You want to talk about video games setting weird examples of gender roles? The Damsel in Distress has occurred in fiction of all sorts, for ages — but it’s only in video games that the hero, the male protagonist, is so stripped of personality and humanity. It’s a game mechanics thing, I know — early on, it had more to do with memory demands; even in modern games, the silence of the protagonist is a space that the player can fill with his or her own thoughts and emotions. If we don’t feel like we’re in control of the player character, we don’t feel like we’re playing a game, and the whole point is stripped away. So, it’s not like it’s done for no purpose. But that doesn’t mean it can’t be interpreted, can’t be seen as symbolic, or can’t have ramifications on what players come to think about the nature of heroes and heroism.

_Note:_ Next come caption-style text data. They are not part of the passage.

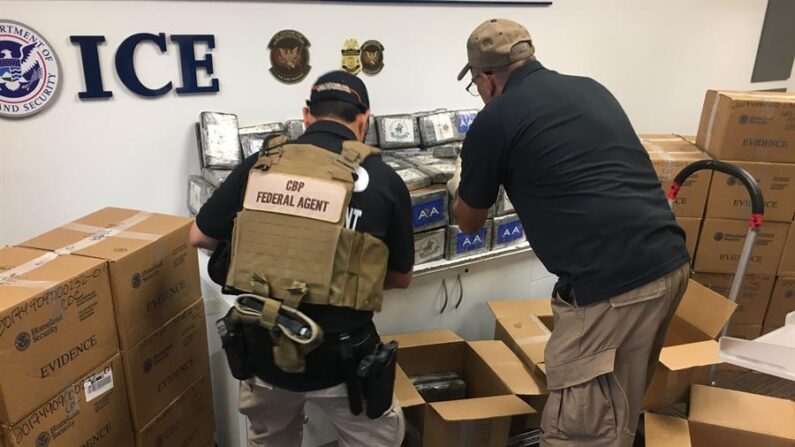 Tres hombres fueron detenidos este lunes en Puerto Rico por distribuir fentanilo y cocaína y por delitos relacionados con armas de fuego, informó la Fiscalía federal en la isla. Imagen de archivo. EFE/Jorge Muñiz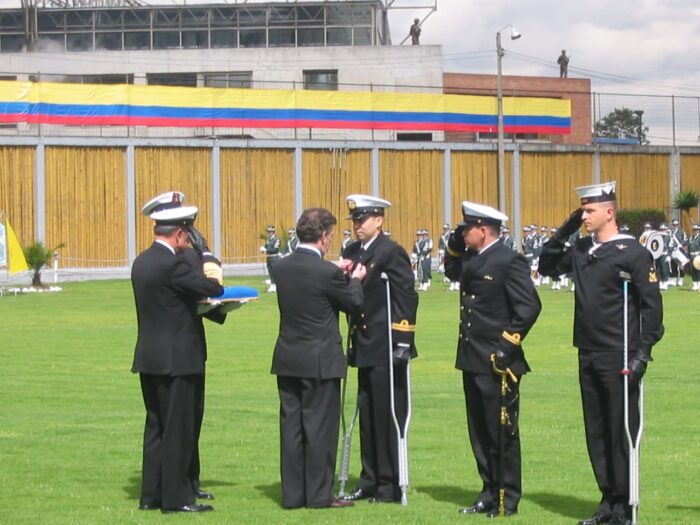 El piloto colombiano que, destruido por una granada, pudo aterrizar su avión - -- Las2orillas - El piloto colombiano que, destruido por una granada, pudo aterrizar su avión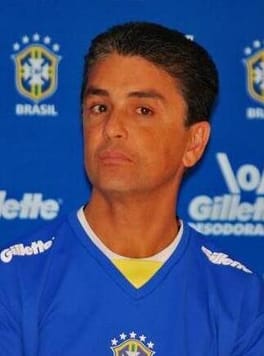 ベベット（サッカー選手・サッカー指導者）の写真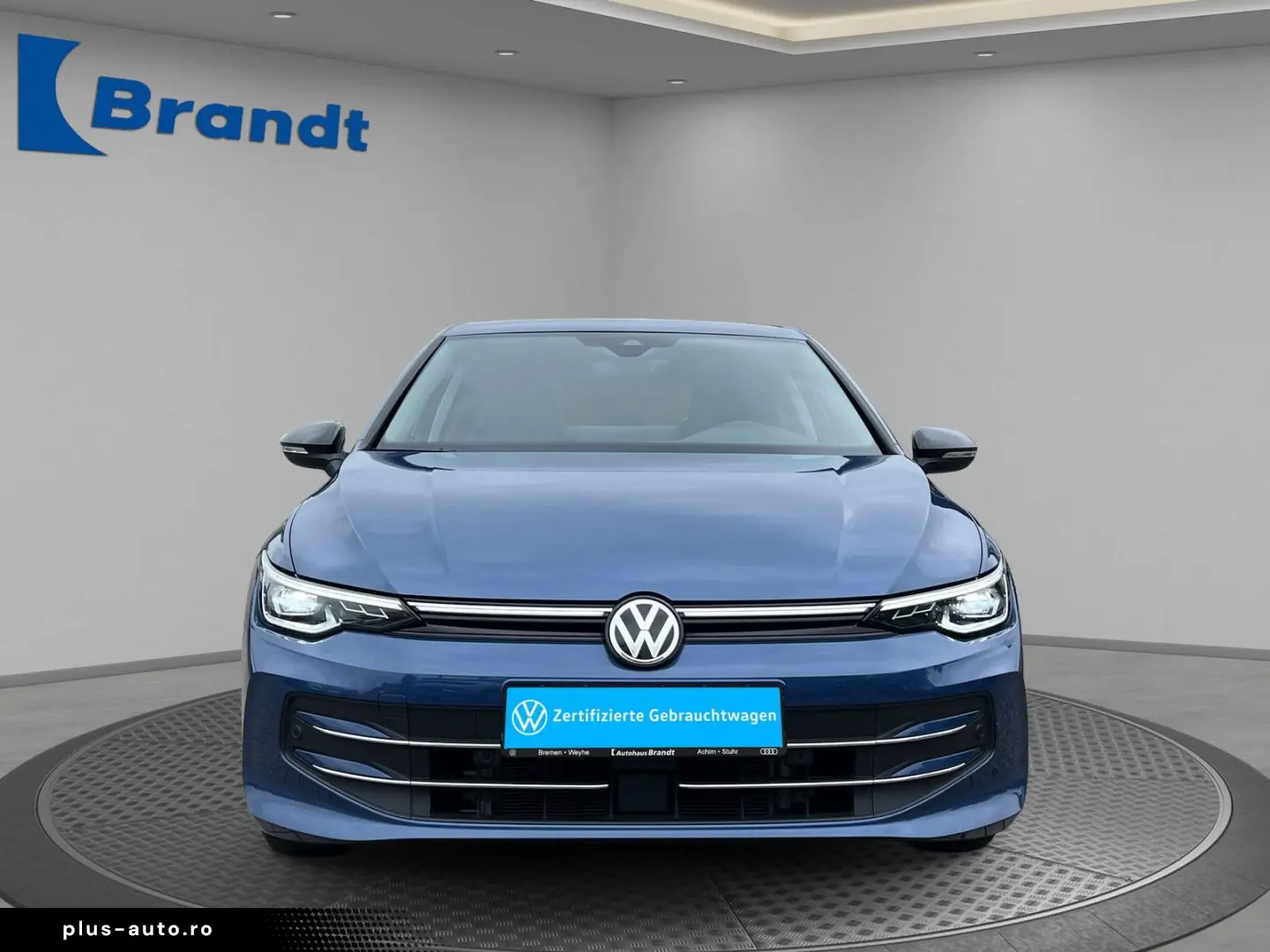 VOLKSWAGEN Golf 2025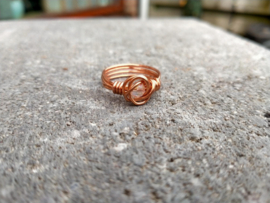 Koperkleurige copper wire ring maat 17.5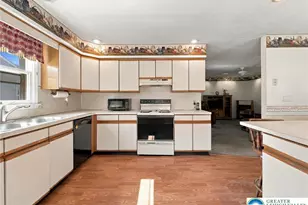 119 Brookfield Dr, Macungie Boro, PA 18062 - Photo 8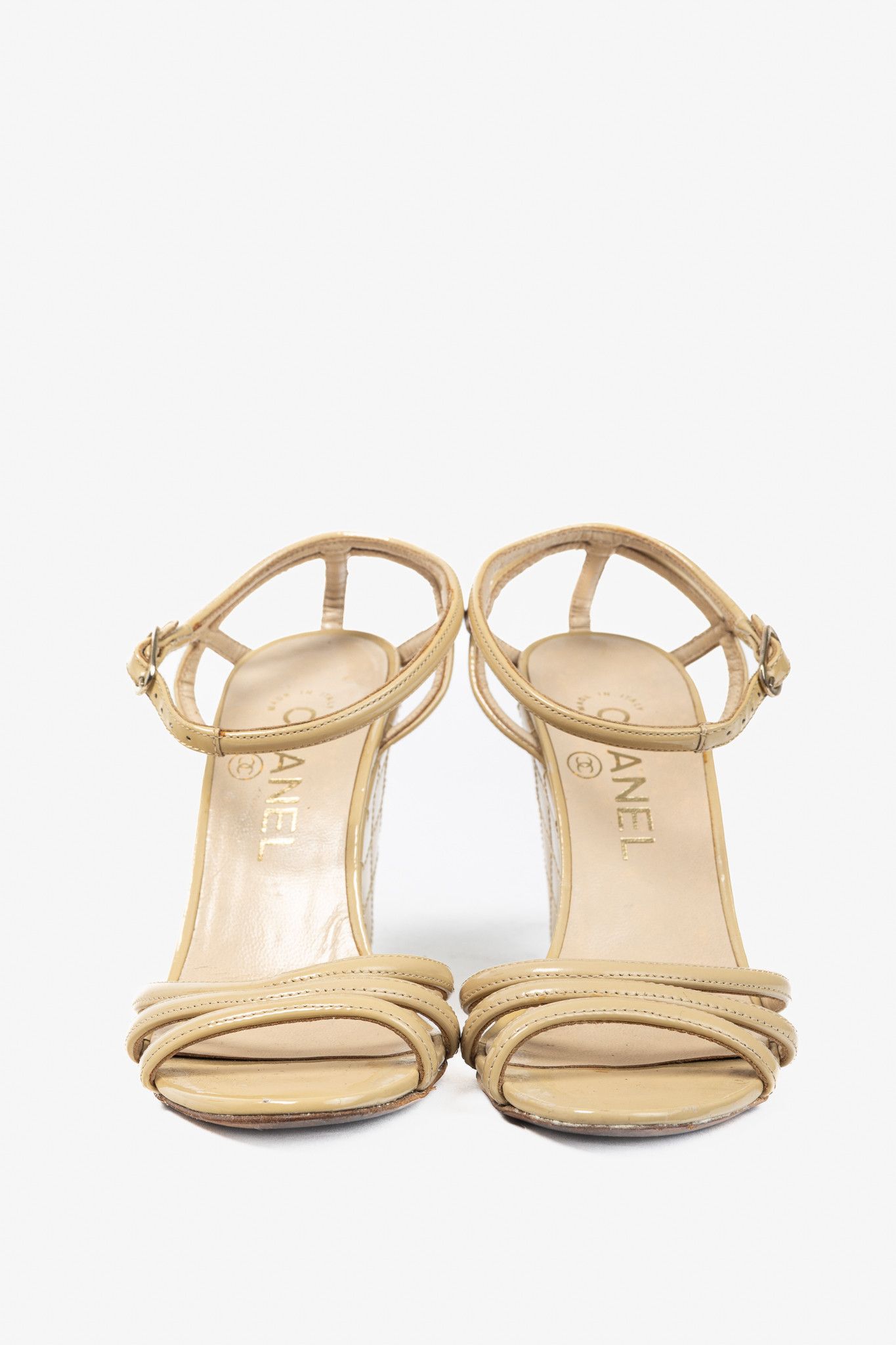 Chanel Chanel Beige Patent Leather Quilted-Wedge Sandals Size US 4.5 / IT 34.5 - 2 Thumbnail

Personally, I think a player would come away from Super Mario Bros. — and, potentially, most other damsel-rescuing / world-saving games — less with a toxic impression of females and their roles, and more with a toxic impression of the purpose of males. That males want to — or should — attack anything that moves, and that they can’t or won’t solve problems peacefully. That males are expected to fix any problem, by whatever means necessary. That males should not need help. That males should not ever show fear, nor any other emotion. That males should not ever get physically tired. That males are greedy, and will gather money or points or anything else just for the sake of Having The Most. That males cannot make a mistake without it meaning their death, and the probable end of the world. That males should suffer intense pain, without displaying emotion, just to be considered men at all.

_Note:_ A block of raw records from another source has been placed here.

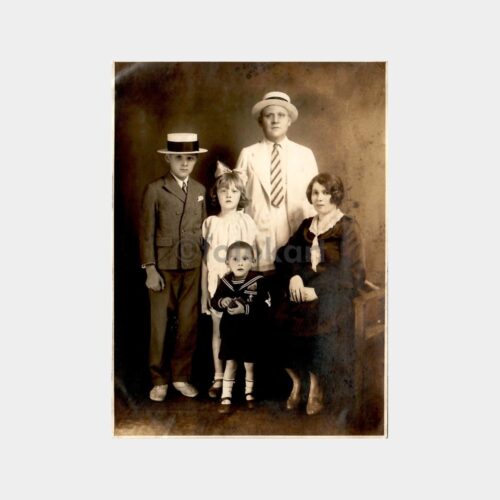 Çok Şık Bir Aile Denizci Çocuk Fotoğraf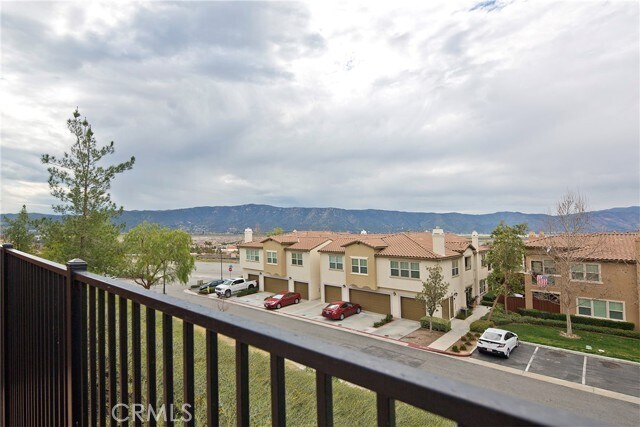 Building Photo - 15651 Vista Way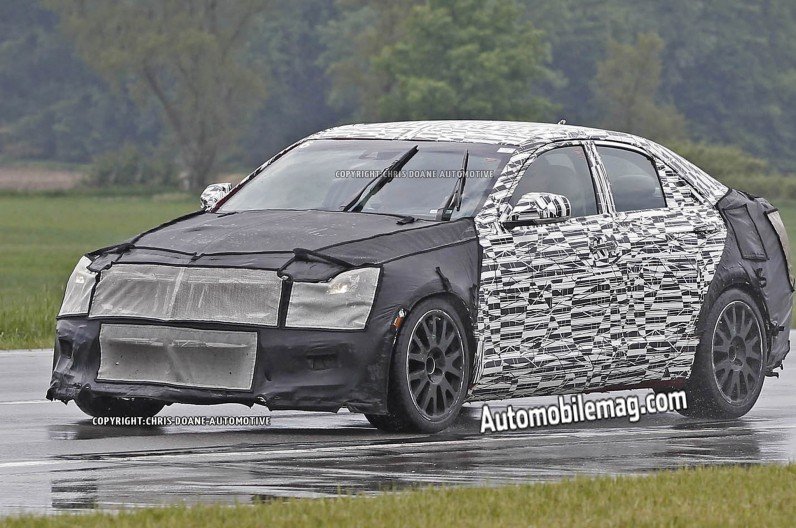 СМИ узнали подробности о конкуренте BMW M3 от Cadillac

Sure, games downplay the mythic significance of the Princess, the way she’s important to the unity and order of the entire world. But they also downplay the practical, worldly issues of the hero — playing him up as something more than just himself, all the while disregarding the absolute trauma that prettymuch any given game puts the guy through. What’s worse, honestly — being kidnapped and held in a pit, or running for miles, forgoing food, water, and sleep, and fighting off battalions of enemies at the risk of life and limb? That we’d see the one as problematic and the other as perfectly natural, even desirable or glorious, is telling.

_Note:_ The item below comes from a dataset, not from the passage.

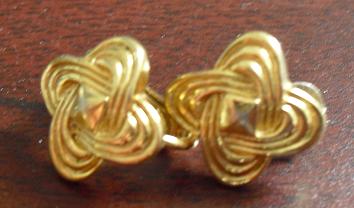 Neat Gold Tone Star Design Clip On Earrings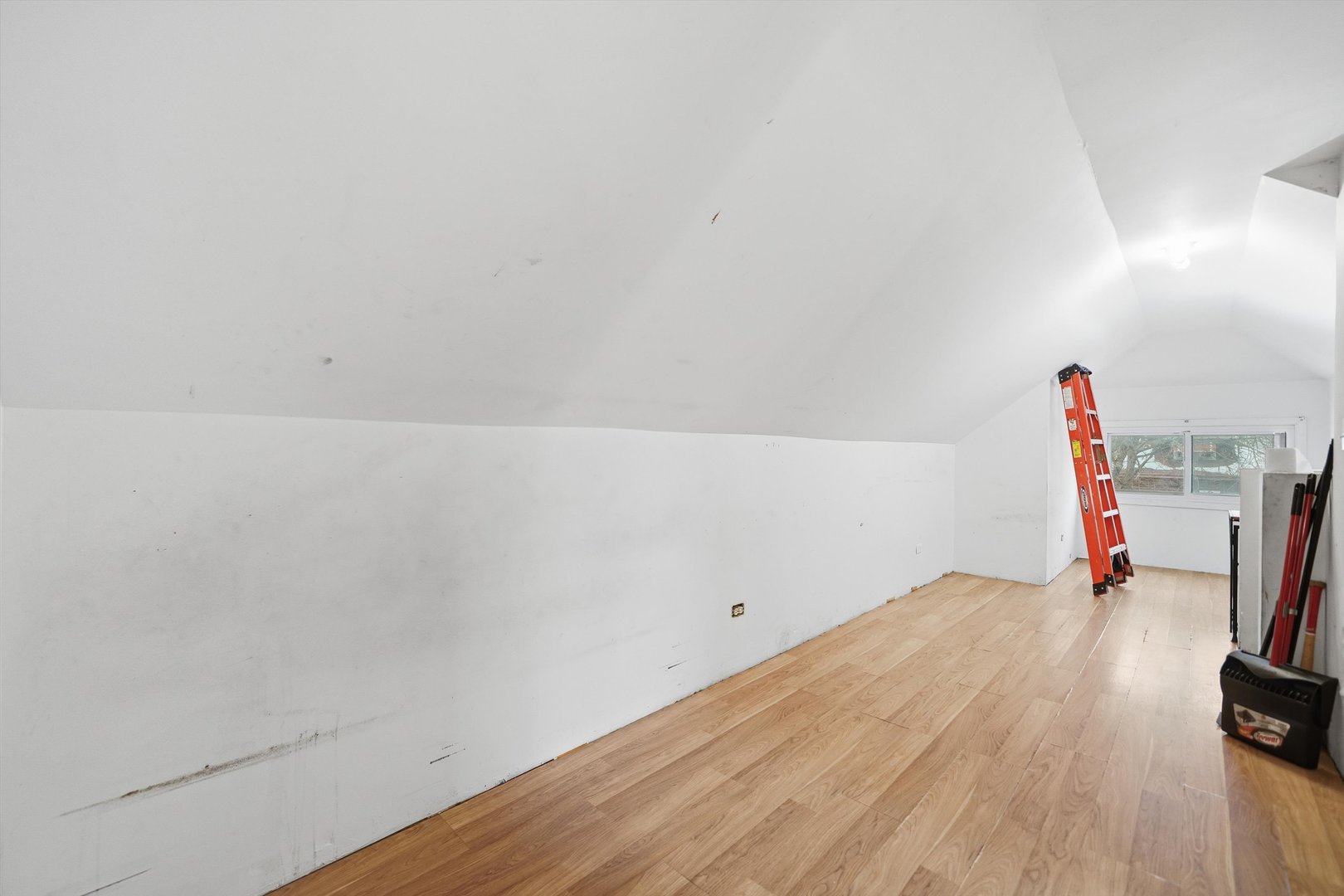 8539 South Saginaw Avenue Chicago IL 60617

In the end, anyone who thinks the Damsel In Distress trope is inherently misogynistic just doesn’t have a good enough imagination. I’m not saying it’s inherently misandrist, either. It’s just a method of telling a story, and it’s not inherently problematic to -anyone-. But I do think it could be used in more interesting ways than it currently is. And I’m not just talking about sprite-swapping and pronoun-editing, either, fun as those are. I have ideas for a game where the intro makes you believe it’s a standard rescue-the-princess game — but, in actual gameplay, you ARE the princess, you know it’s a setup, you escape, and you have to try to reach the ‘hero’ before he destroys himself. Or a game where the young male protagonist does have to face dangers to save a female who’s important to him — his mother. He’s not the only person in the world who’s capable of it — he’s just the only one who cares enough. It might have different gameplay, as well – sure, you could hit the enemies with a bat, but implicit in the entire story would be “What would your mother say?” Or, just a straight-up Save The Princess / Goddess / World one where it gets a little more heavyhanded with that symbolism — and a lot more sympathetic to the trials the hero goes through.
Women don’t have to be damsels in distress. But men don’t have to be heroes in distress, either.